- **Your goal**: Only the count should appear in your answer: how many lines of the data below contain the word "standing"?

*** Opening Input data ***

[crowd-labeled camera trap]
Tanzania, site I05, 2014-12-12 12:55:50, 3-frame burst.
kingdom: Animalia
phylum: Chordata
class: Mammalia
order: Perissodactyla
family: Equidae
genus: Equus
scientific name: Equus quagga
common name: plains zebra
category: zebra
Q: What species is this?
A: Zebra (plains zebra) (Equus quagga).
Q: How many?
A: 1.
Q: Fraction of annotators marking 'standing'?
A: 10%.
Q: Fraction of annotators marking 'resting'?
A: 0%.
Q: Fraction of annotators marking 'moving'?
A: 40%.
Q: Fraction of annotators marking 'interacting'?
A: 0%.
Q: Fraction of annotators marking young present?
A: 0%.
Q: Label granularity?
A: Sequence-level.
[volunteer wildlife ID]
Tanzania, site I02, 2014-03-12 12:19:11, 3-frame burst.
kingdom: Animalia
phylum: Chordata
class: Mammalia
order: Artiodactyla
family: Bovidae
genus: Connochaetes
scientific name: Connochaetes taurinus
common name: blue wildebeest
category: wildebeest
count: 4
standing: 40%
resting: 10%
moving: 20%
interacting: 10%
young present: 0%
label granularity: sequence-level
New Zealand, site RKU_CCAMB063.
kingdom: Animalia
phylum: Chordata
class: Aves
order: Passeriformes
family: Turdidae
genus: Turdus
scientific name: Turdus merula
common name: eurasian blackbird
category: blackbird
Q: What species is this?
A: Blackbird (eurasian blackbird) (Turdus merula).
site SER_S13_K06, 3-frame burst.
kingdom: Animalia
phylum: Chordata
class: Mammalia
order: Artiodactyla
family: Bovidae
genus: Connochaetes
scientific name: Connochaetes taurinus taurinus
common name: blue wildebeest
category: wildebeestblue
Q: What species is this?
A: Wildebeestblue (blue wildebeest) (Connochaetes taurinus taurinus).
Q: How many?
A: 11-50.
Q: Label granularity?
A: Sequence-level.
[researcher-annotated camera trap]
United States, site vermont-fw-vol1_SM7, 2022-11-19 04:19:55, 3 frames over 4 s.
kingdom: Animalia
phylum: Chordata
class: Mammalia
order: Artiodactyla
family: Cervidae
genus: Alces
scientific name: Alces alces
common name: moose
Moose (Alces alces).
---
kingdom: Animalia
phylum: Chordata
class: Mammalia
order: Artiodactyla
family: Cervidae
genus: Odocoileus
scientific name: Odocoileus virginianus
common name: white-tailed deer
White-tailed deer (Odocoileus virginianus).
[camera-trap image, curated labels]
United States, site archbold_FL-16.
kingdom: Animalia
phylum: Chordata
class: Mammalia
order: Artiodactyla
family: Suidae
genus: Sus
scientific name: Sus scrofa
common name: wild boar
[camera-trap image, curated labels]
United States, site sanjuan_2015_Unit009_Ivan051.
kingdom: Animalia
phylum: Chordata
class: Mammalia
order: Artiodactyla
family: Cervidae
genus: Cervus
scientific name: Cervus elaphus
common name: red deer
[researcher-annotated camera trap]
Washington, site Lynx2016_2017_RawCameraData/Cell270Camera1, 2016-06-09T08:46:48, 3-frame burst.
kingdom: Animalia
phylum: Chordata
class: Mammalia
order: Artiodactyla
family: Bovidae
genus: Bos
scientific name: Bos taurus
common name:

*** Closing Input data ***

- **Solved problem**: 2